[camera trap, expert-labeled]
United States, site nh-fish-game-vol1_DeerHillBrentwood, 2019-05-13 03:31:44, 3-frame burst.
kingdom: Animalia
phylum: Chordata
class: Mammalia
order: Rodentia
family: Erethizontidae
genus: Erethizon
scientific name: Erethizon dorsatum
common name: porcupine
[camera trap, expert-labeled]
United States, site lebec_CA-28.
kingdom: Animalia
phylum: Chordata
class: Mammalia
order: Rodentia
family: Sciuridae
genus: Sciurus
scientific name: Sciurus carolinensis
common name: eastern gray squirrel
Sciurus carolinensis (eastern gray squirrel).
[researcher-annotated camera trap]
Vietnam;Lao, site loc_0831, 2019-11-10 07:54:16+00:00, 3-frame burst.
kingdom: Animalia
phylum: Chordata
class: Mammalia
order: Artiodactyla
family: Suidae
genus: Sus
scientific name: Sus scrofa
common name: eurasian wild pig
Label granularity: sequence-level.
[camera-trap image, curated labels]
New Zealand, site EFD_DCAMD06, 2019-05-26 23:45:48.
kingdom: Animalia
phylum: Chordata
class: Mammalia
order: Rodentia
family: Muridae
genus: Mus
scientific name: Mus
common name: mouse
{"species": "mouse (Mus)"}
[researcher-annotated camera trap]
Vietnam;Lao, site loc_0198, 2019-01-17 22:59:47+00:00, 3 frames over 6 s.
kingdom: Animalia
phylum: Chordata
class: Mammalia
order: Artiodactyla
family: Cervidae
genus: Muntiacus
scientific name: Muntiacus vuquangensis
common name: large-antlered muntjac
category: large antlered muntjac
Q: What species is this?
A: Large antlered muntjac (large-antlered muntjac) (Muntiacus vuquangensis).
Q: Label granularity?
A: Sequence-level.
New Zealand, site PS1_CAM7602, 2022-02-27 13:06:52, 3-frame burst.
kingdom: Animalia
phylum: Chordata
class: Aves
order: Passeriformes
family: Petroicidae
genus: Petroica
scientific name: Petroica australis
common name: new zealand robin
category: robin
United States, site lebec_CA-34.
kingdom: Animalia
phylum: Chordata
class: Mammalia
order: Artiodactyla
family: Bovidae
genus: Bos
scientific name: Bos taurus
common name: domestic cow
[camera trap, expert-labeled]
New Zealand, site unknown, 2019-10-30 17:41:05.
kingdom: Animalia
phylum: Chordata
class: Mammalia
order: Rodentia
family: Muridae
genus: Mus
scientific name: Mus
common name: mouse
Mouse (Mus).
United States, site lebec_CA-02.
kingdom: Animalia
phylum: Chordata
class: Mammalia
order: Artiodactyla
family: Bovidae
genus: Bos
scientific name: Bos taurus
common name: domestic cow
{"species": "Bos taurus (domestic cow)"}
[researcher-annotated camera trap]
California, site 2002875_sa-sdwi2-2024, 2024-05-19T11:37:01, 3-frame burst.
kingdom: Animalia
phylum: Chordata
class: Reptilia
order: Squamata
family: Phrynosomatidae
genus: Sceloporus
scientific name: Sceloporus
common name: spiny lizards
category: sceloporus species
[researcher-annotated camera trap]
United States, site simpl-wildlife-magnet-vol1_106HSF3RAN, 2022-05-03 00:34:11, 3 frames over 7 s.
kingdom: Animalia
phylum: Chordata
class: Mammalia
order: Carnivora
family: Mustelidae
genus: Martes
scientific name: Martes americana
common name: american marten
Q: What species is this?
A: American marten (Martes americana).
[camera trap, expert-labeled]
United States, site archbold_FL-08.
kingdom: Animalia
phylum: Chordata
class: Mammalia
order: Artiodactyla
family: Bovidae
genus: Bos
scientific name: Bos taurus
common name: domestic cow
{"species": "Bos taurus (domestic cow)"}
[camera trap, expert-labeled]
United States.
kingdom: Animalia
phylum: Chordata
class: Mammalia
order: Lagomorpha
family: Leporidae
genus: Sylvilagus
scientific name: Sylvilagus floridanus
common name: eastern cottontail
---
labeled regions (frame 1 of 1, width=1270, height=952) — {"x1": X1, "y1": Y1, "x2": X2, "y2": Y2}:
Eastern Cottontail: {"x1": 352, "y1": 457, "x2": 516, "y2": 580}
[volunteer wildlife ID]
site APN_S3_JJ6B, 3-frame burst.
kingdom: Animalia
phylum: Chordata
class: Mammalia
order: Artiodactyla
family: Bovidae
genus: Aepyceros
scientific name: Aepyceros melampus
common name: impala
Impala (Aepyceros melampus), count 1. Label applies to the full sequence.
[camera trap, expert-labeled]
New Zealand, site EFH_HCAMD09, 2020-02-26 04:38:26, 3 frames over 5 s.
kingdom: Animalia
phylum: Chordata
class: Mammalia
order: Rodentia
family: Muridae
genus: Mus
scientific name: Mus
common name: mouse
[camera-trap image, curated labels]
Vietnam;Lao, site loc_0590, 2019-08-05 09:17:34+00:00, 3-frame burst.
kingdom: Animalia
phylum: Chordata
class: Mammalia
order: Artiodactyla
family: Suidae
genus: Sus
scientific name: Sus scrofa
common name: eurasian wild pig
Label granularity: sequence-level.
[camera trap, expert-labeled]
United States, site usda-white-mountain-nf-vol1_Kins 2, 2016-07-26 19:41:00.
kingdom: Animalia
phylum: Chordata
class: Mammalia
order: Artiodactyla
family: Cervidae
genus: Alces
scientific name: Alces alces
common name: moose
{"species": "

Task description: Each line of the records that contains the string "over" must be copied.

Exercise result:
Vietnam;Lao, site loc_0198, 2019-01-17 22:59:47+00:00, 3 frames over 6 s.
United States, site simpl-wildlife-magnet-vol1_106HSF3RAN, 2022-05-03 00:34:11, 3 frames over 7 s.
New Zealand, site EFH_HCAMD09, 2020-02-26 04:38:26, 3 frames over 5 s.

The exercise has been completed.